▸ Page extract:
-.-.-
Over 70 medical schools maintain DEI offices, despite order from Education Department
More than 70 U.S. medical schools continue to staff offices promoting “diversity, equity, and inclusion” (DEI) in their recruitment and admission of students, despite a directive from the U.S….

More than 70 U.S. medical schools continue to staff offices promoting “diversity, equity, and inclusion” (DEI) in their recruitment and admission of students, despite a directive from the U.S. Department of Education (DOE).
The DOE’s order instructs universities receiving federal funding to cease using race preferences and stereotypes as factors in admissions, scholarships, hiring and other areas.
In its latest research, medical advocacy and watchdog group Do No Harm found that scores of medical schools continue to maintain DEI offices, many as a cover for racially discriminatory practices.
In February the DOE notified universities receiving federal tax dollars they must cease using race preferences and stereotypes “as a factor in their admissions, hiring, promotion, compensation, scholarships” and other areas. Schools that fail to comply are subject to investigation and loss of federal funding.
“For decades, schools have been operating on the pretext that selecting students for ‘diversity’ or similar euphemisms is not selecting them based on race,” said Acting Assistant Secretary for Civil Rights Craig Trainor in announcing the action. “No longer. Students should be assessed according to merit, accomplishment, and character – not prejudged by the color of their skin. The Office for Civil Rights will enforce that commitment.”
In a press release the DOE noted the DEI agenda at higher education institutions “has been accompanied by widespread censorship to establish a repressive viewpoint monoculture on our campuses and in our schools.” Actions have taken various forms, “including de-platforming speakers who articulate a competing view, using DEI offices and ‘bias response teams’ to investigate those who object to a school’s racial ideology, and compelling speech in the form of ’diversity statements’ and other loyalty tests. Ending the use of race preferences and race stereotyping in our schools is therefore also an important first step toward restoring norms of free inquiry and truth-seeking.”
In 2023, the Supreme Court ruled in Students for Fair Admissions v. Harvard that the use by Harvard and the University of North Carolina of racial considerations in admissions, which the schools justified on the grounds of “diversity,” served to discriminate against white and Asian applicants and to racially stereotype all applicants.
The Court ruled the universities had wrongly concluded “the touchstone of an individual’s identity is not challenges bested, skills built, or lessons learned, but the color of their skin.” Central to the Constitution’s Equal Protection Clause, noted the Court, is that “an individual’s race may never be used against him in the admissions process” and “may not operate as a stereotype” in evaluating candidates for admission.
-.-.-
▸ Exercise data:
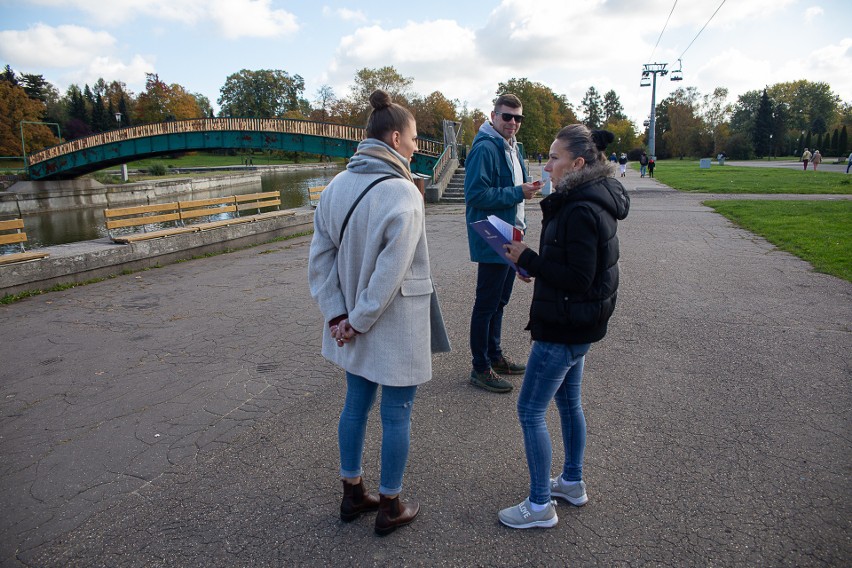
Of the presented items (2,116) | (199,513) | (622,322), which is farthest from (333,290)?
(2,116)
-.-.-
▸ Study questions:
(1) In the article on medical school DEI offices, which group found that scores of medical schools still maintain DEI offices?
(2) Reproduce the article on medical school DEI offices word for word, from "Over 70 medical" down to "racially discriminatory practices.".

▸ Outputs by task:
(1) Do No Harm, a medical advocacy and watchdog group.

(2)
Over 70 medical schools maintain DEI offices, despite order from Education Department
More than 70 U.S. medical schools continue to staff offices promoting “diversity, equity, and inclusion” (DEI) in their recruitment and admission of students, despite a directive from the U.S….

More than 70 U.S. medical schools continue to staff offices promoting “diversity, equity, and inclusion” (DEI) in their recruitment and admission of students, despite a directive from the U.S. Department of Education (DOE).
The DOE’s order instructs universities receiving federal funding to cease using race preferences and stereotypes as factors in admissions, scholarships, hiring and other areas.
In its latest research, medical advocacy and watchdog group Do No Harm found that scores of medical schools continue to maintain DEI offices, many as a cover for racially discriminatory practices.